● **Trecho para leitura**
————————
RESUMO Objetivo: Descrever um caso de um paciente pediátrico que apresentou linfo-histiocitose hemofagocítica (LHH) associada à leucemia monocítica aguda pós-quimioterapia, com hemofagocitose causada pelas próprias células leucêmicas. Descrição do caso: Em um hospital universitário do Sul do Brasil, uma menina de três anos foi diagnosticada com leucemia monocítica aguda com cariótipo normal. Após receber protocolo quimioterápico, atingiu remissão seis meses depois do início do tratamento, recaíndo quatro meses após com um cariótipo complexo envolvendo ambos os cromossomos, 8p e 16q. A medula óssea mostrava-se infiltrada por células blásticas vacuolizadas com aspecto monocítico, com evidências de hemofagocitose. A criança apresentou um declínio clínico progressivo e dois meses após a recaída foi a óbito. Comentários: A LHH é uma condição inflamatória rara e agressiva caracterizada por citopenias, hepatoesplenomegalia, febre e hemofagocitose na medula óssea, linfonodos, baço e fígado. A LHH associada a doenças malignas, embora seja uma condição rara, é potencialmente fatal. A paciente deste caso apresentou cinco dos oito critérios estabelecidos para o diagnóstico de LHH. A evolução do cariótipo do paciente, independentemente do perfil do diagnóstico, pareceu ser secundária ao tratamento da leucemia monocítica aguda, sendo que a instabilidade citogenética pode ter influenciado o comportamento atípico observado nas células leucêmicas. Este é um dos raros casos de LHH em uma criança com leucemia monocítica aguda.
————————
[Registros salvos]
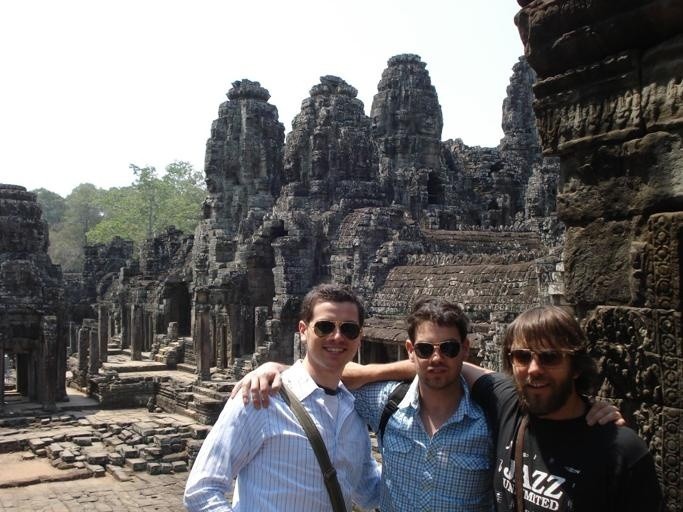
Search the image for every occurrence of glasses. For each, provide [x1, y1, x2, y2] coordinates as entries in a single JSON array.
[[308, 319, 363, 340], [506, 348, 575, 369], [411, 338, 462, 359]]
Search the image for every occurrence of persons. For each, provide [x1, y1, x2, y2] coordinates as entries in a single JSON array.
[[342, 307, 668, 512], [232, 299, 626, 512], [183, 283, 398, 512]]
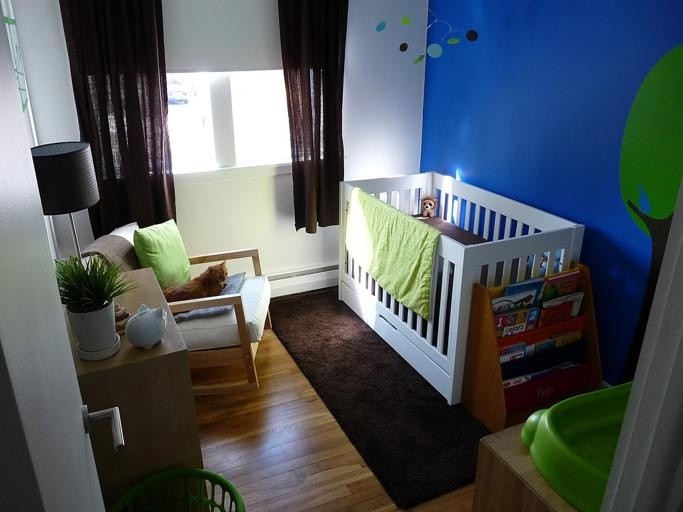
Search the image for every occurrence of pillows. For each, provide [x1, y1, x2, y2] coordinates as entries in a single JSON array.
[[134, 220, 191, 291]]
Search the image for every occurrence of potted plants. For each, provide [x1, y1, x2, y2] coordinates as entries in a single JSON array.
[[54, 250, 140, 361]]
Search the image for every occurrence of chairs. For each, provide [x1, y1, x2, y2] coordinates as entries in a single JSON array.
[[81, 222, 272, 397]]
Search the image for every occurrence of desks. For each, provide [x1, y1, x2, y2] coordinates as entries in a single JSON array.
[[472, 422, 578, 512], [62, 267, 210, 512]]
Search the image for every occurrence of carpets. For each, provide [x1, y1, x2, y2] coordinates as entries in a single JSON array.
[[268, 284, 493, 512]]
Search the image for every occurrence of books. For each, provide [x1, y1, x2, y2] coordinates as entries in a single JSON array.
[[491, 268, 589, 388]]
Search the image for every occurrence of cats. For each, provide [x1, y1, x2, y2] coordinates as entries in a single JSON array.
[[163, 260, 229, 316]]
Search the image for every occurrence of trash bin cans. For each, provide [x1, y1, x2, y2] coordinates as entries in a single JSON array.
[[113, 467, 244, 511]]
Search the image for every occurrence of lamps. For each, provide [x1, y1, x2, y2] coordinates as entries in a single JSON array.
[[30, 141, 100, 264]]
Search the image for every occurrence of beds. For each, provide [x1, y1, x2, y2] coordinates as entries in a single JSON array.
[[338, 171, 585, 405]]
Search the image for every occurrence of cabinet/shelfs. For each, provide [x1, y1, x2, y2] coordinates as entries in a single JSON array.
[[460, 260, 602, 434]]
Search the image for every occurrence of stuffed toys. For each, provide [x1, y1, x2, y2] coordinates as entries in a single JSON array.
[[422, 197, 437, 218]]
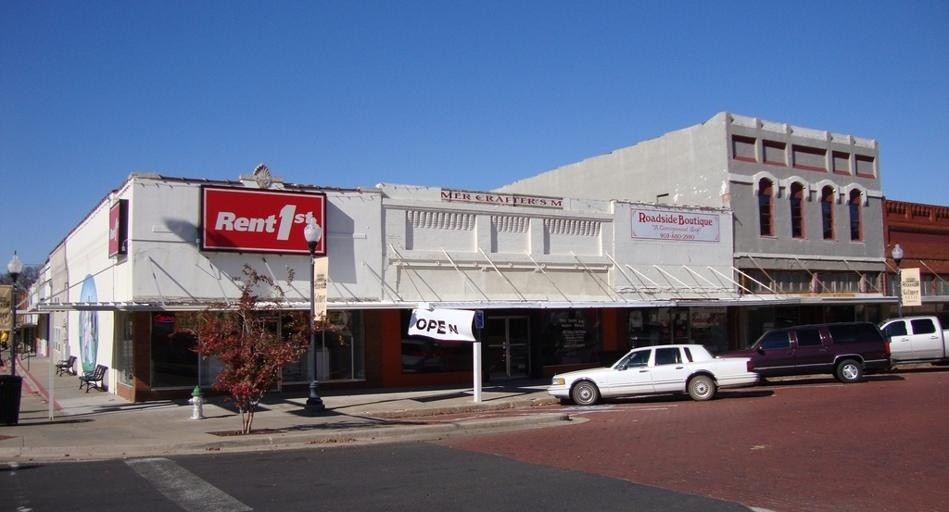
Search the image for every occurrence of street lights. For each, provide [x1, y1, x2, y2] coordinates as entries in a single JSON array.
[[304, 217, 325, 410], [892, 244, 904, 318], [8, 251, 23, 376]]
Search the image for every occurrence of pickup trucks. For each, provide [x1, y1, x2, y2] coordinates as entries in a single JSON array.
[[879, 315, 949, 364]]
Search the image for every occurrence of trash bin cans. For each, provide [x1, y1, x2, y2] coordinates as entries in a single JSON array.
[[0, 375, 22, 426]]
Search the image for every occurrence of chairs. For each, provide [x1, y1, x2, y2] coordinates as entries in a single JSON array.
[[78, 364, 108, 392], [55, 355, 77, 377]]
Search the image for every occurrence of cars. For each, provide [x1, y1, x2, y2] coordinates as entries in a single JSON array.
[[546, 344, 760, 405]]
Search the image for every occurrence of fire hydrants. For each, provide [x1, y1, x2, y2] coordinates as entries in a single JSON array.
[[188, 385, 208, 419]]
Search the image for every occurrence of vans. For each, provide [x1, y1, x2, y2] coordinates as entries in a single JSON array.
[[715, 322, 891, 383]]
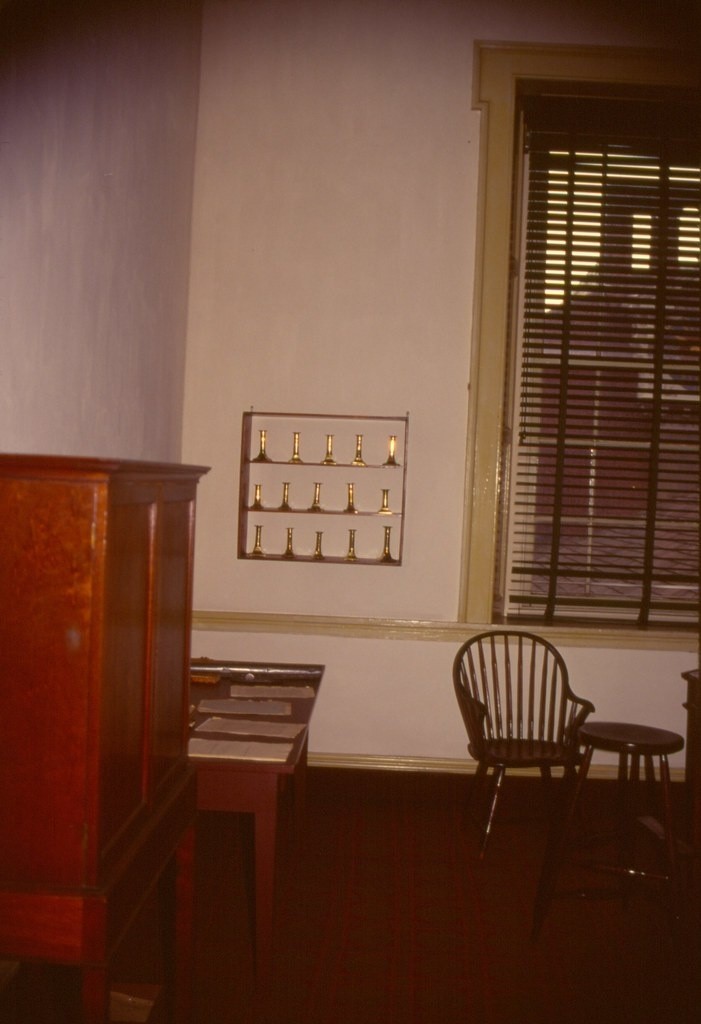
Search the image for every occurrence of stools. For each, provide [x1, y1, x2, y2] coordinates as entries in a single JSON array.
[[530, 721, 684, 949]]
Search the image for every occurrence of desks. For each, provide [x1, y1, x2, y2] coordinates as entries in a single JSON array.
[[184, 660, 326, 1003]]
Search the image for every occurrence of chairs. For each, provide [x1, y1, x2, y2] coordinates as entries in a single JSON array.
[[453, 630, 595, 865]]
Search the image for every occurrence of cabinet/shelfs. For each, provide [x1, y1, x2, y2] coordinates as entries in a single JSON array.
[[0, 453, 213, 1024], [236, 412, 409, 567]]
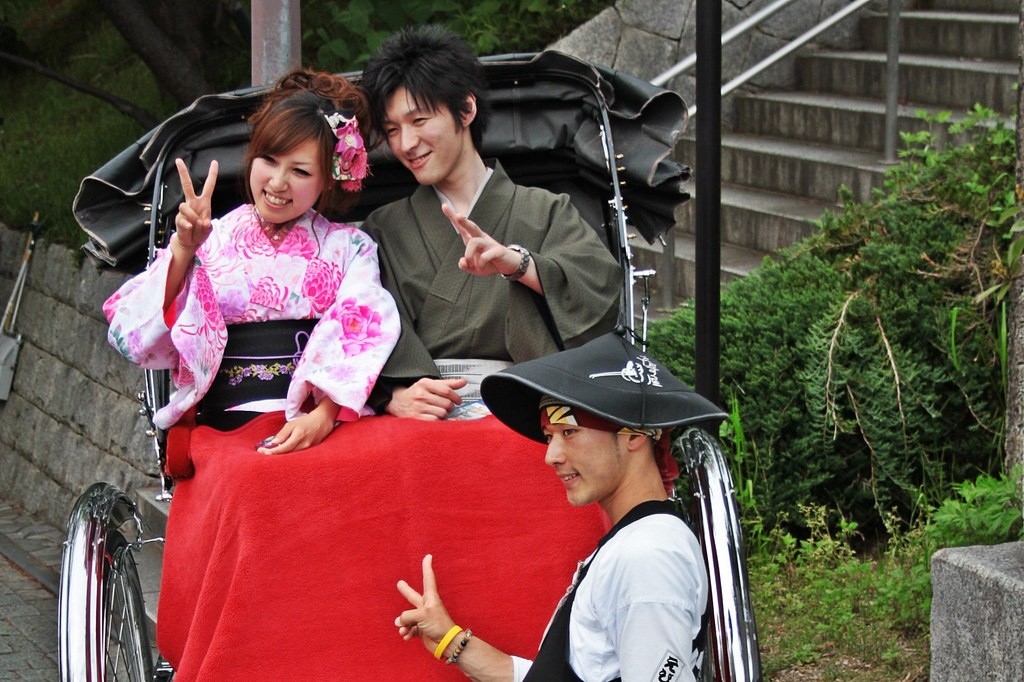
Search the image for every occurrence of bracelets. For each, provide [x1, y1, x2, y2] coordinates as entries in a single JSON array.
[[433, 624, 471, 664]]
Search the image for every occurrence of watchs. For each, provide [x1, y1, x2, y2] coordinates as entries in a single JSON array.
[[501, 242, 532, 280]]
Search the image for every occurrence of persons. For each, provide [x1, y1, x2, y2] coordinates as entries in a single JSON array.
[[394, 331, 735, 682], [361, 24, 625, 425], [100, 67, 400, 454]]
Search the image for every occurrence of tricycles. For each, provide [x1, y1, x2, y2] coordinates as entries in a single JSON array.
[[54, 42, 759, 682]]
————————
● **Tarefas obrigatórias**
a) Reescreva em forma de lista mais curta o parágrafo do trecho para leitura que começa com "RESUMO Objetivo: Descrever um caso", mantendo seus fatos principais.
b) Traduza para o inglês a frase do trecho para leitura "A LHH associada a doenças malignas, embora seja uma condição rara, é potencialmente fatal".

● **Lista de respostas**
a)
- Objetivo: relatar o caso de uma paciente pediátrica com LHH associada à leucemia monocítica aguda após quimioterapia, com hemofagocitose causada pelas próprias células leucêmicas.
- Caso: menina de três anos, atendida em hospital universitário do Sul do Brasil, com diagnóstico de leucemia monocítica aguda e cariótipo normal.
- Evolução: remissão seis meses após o início da quimioterapia. Recaída quatro meses depois, com cariótipo complexo envolvendo 8p e 16q.
- Medula óssea: infiltrada por células blásticas vacuolizadas de aspecto monocítico, com hemofagocitose.
- Desfecho: declínio clínico progressivo e óbito dois meses após a recaída.
- LHH: condição inflamatória rara e agressiva, com citopenias, hepatoesplenomegalia, febre e hemofagocitose na medula óssea, linfonodos, baço e fígado. Quando associada a doenças malignas, é rara, mas potencialmente fatal.
- Diagnóstico: a paciente preencheu cinco dos oito critérios para LHH.
- Cariótipo: a evolução pareceu secundária ao tratamento. A instabilidade citogenética pode ter influenciado o comportamento atípico das células leucêmicas.
- Relevância: é um dos raros casos de LHH em criança com leucemia monocítica aguda.

b) HLH associated with malignant diseases, although a rare condition, is potentially fatal.